The bane has all been accounted for and your investor has finally said yes with your investment proposal. However, like any other opportunity that is not that simple to come by, you have now designated with another hard-to-deal-with the task of sealing the deal by drafting a simple investment contract. You may also see Contract Templates
As a start, an investment contract is a legally-binding agreement that serves as a proof of transaction between a business owner and an investor. Essentially, it specifies the terms of the investment like the amount that needs to be invested, the date on when the investor can expect the return on investment, and how the investor will be able to procure it. Whether you are a small business upstart or a large corporate emperor, an investment contract is required to bring outside investors into your business. This article discusses the aspects you need to know in drafting that simple investment contract as well as a selection of samples and templates.
1. Investment: This refers to the money or any sort of valuable asset that an investor provides in exchange for a beneficial interest or stock ownership of the company.
2. Enterprise: An enterprise is any form of business activity with the goal of generating profit.

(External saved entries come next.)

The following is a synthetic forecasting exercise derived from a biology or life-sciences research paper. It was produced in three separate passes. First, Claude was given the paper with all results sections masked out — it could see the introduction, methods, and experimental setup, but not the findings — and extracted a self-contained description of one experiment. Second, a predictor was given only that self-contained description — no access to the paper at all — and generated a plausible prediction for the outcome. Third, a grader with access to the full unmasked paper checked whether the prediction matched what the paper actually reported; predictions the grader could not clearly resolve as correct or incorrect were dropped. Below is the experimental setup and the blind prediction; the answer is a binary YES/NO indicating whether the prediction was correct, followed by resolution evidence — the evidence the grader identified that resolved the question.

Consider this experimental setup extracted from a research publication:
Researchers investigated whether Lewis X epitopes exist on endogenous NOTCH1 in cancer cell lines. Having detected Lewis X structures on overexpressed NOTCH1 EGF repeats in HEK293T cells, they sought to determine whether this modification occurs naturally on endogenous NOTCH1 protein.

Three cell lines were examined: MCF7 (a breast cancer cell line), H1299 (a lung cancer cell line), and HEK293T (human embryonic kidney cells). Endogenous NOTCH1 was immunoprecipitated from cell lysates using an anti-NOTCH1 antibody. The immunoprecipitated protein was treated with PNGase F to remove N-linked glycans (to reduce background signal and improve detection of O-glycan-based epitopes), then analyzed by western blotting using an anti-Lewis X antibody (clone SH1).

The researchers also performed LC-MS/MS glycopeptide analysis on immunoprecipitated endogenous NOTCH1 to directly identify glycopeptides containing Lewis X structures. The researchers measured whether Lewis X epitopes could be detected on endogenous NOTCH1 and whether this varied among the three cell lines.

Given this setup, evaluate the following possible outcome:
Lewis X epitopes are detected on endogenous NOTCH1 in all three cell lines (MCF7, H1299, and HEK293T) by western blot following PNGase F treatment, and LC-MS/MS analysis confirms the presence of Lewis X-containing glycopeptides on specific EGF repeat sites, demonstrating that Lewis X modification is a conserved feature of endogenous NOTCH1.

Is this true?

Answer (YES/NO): NO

It is the entrepreneurial venture of the company founder and can come in various forms such as sole proprietorship, partnership, and corporation.
3. Profit: An investment contract must be able to tell the amount of profit that an investor will get as well as your business timeline that states the projected return of their investment.

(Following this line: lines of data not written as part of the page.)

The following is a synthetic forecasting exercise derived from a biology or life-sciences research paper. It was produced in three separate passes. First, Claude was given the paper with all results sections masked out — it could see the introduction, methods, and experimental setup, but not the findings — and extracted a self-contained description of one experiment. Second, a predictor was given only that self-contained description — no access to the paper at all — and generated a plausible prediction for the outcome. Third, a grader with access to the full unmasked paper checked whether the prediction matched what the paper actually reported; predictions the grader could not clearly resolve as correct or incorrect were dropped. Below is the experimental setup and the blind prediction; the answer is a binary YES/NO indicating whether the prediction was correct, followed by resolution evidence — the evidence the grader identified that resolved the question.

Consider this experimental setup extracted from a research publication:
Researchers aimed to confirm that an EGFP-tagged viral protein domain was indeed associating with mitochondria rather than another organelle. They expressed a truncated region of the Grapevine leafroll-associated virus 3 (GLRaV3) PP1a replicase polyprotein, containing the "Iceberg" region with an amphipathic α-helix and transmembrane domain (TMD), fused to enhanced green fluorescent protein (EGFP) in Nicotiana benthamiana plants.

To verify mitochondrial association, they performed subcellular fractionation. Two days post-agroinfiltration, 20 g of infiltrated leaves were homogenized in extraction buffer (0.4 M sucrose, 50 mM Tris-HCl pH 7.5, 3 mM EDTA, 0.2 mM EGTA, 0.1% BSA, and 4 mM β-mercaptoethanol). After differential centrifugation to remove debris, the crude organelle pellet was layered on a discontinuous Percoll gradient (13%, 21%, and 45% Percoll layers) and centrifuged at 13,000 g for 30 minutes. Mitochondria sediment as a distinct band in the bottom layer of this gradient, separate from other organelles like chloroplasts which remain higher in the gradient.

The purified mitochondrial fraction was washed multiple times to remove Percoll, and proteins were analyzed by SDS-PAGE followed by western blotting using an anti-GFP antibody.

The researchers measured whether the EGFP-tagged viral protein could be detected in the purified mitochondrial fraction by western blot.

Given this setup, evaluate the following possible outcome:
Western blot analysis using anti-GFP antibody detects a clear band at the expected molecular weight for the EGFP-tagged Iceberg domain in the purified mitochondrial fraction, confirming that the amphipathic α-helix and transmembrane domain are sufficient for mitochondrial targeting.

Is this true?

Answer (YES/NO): YES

4. Investor Rights: The investor does not have to actively take part in running the business itself. They may provide assistance and guidance from time to time but the active, everyday affairs and events of the business are the responsibility of the founders.
5. Investing Parties: The existing shareholders (which includes the founders), the investors, and the future shareholders are the relevant entities that you should consider in drafting your investment contracts. It is important to provide a provision that considers your future shareholders as it will provide an ease of transfer of stocks for your investors who want an ownership of the company.
1. Contract Staples: Before drafting the main provisions of your investment contract, fill it out first with the following parts:
2. Basic Terms of Investment: the First term in your investment contract should describe the basic grounds of the agreement, like the amount of funding you need, the date you expect the investment will be transferred, and the forms of investment that are available. An investment can be conferred through wire transfer, cash, or check depending on what you agreed on.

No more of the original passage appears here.